Today I read a couple of posts about adoption from the perspective of the other sides of the triad. I first read a post written by Third Mom in response to a recent study that suggested that more care should be taken with parents (mainly mothers) who place a child for adoption both before and after the adoption takes place. Third Mom is an adoptive mother with a heart for first mothers. They have no better advocate than her. Her blog lead me to an enlightening post written by Joy regarding her grief as an adoptee. It’s amazing how easily people negate the grief that an adopted child feels. It’s all very human. We want to say something to help another person feel better and we have a tendency to bury what is uncomfortable to us ~ even when it has nothing to do with us.

Both posts dealt with the common theme of loss and grief as part of the adoption experience. When one thinks about grief in terms of adoption, I’m sure that first mothers and adoptees come to mind quickly.
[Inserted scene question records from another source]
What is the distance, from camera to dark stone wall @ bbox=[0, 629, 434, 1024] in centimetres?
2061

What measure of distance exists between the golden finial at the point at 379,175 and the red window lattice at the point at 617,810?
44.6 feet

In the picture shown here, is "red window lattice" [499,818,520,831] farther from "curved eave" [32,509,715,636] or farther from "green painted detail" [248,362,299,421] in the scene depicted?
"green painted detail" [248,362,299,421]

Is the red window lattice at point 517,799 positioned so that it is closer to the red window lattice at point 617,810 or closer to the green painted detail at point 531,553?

The truth is that the whole adoption triad is rooted in loss. To the outside world, adoptive parents are seen as having gained the world. Adoption for them is the end of the grieving experienced before adoption, when they were unable to conceive or to carry a child to term. They’ve got a baby now, right? What’s there to grieve? There is an element of truth to this. I’ve never been as happy as I was during the first two years of Emma’s life. To me, that was an idyllic time. Still, I never forgot the grief that E and her family were in and continue to experience. A lot of the happiness I experience is in knowing that Danny and I made the right decision. E and her family will always in our lives – and most importantly in Emma’s. As much as it was tempting at first to pretend or imagine what it would have been like if Emma were my child by birth, E has never been far from my mind. I love her a great deal. I grieve along with her. My great love for Emma doesn’t stop me from wishing that E had been pregnant with her at a better time in E’s life. A time where she would have been able to make the decision to parent. Better yet, a time when a decision wasn’t needed at all.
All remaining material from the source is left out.